By Michael Angel Martin
The Catholic Case Against War: A Brief Guide, written by David Carroll Cochran (Notre Dame, IN: University of Notre Dame Press, March 2024), 194 pp., ISBN: ISBN 9780268207892.
When I first received my copy of David Cochran’s The Catholic Case Against War: A Brief Guide, I felt my usual unease whenever the words “the Catholic case” appeared anywhere. What does it mean to make a Catholic case? The question of authority and Catholic identity is never as tidy as apologists claim—not after the Second Vatican Council, and distinctly not under Pope Francis’s synodal direction. Most Catholics in the peace and justice movement have long held the authoritative, magisterial nature of the hierarchical church in tension with a reform-hearted tradition that recognizes a kaleidoscopic reality in which all the baptized live out a priestly call.
Early in this serviceable book’s introduction, we learn what Cochran means by a Catholic case against war—he means the popes! True, Cochran qualifies his choice, stating “that while thinkers, activists, and national bishops conferences have made significant contributions to developing Catholic teaching” about war, in the interest of concision, he decides “to only use formal Vatican documents and papal statements.” Despite my misgivings about appealing to papal authority alone, I am grateful Cochran has done so. As someone new to Catholic peacework, I am struck by how sharply the popes, largely in the 20th century, see the full antiwar vision.
At first, Cochran unfolds the development of Christianity’s antiwar persuasion. While early Christians typically refused participation in war, the church eventually developed a just war tradition, arguing that war “is sometimes necessary to protect a just and peaceful order given the realities of sin in the world.” Over time, the Vatican applied stricter parameters around what comprised a just war. Then, in the 20th century, the popes began to issue statements of varying authority doubting the possibility of a just war altogether, specifically as modern warfare tested its theoretical limits. In each chapter after that, Cochran expounds on overarching themes from critiques of war regarding death, destruction, and dehumanization, to alternatives like nonviolence, prevention, global governance, economic and political justice, and finally, abolition.

→ Things to do:
1. Repeat the book review starting at "Early in this" and ending at "full antiwar vision.", swapping "popes" for "pontiffs".
2. Rewrite the listing starting at its beginning and ending at the line containing "10570 millimetres", keeping the requests and adding 44 to every coordinate and distance in the answers.
The listing below has no connection to the book review.

→ Rows:
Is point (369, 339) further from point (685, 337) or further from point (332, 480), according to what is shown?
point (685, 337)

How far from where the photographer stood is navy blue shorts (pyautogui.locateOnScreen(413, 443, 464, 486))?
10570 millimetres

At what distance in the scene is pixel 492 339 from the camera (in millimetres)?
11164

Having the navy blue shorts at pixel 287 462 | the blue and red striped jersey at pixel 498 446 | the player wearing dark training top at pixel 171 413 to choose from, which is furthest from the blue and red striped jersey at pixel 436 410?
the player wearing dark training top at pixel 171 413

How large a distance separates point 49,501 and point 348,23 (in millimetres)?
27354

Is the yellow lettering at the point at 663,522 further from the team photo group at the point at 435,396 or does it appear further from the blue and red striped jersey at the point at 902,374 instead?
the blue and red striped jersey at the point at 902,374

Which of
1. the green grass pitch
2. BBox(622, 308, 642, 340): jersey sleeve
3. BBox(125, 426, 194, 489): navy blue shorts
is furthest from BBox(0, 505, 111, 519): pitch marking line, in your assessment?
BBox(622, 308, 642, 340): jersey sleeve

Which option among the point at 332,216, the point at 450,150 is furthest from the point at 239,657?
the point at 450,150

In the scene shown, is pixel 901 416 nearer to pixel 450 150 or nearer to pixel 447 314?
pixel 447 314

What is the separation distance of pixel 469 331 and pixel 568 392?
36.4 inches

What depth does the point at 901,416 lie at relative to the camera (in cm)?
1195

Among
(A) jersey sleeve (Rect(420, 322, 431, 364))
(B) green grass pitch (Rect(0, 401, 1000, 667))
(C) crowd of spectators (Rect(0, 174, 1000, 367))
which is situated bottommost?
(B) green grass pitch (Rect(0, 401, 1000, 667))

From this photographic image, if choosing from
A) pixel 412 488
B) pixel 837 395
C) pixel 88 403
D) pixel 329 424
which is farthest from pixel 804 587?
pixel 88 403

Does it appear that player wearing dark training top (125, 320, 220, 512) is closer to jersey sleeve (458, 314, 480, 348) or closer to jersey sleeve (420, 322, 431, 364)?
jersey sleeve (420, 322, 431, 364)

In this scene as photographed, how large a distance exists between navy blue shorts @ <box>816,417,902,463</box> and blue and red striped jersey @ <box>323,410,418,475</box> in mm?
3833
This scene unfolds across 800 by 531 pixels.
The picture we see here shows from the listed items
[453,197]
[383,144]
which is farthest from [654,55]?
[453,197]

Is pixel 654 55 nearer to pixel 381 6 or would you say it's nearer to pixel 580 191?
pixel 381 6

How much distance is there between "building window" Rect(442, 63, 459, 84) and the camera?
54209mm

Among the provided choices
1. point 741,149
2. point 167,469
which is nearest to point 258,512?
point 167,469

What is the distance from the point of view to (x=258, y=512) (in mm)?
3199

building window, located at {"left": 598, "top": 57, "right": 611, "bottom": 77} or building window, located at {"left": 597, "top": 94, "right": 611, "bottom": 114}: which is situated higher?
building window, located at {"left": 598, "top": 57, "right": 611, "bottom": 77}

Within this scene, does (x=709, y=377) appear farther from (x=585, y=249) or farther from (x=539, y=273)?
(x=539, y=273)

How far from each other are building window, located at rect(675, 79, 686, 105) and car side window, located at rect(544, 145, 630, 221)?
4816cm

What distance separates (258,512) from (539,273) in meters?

→ Replies:
1.
Early in this serviceable book’s introduction, we learn what Cochran means by a Catholic case against war—he means the pontiffs! True, Cochran qualifies his choice, stating “that while thinkers, activists, and national bishops conferences have made significant contributions to developing Catholic teaching” about war, in the interest of concision, he decides “to only use formal Vatican documents and papal statements.” Despite my misgivings about appealing to papal authority alone, I am grateful Cochran has done so. As someone new to Catholic peacework, I am struck by how sharply the pontiffs, largely in the 20th century, see the full antiwar vision.

2.
Is point (369, 339) further from point (685, 337) or further from point (332, 480), according to what is shown?
point (729, 381)

How far from where the photographer stood is navy blue shorts (pyautogui.locateOnScreen(413, 443, 464, 486))?
10614 millimetres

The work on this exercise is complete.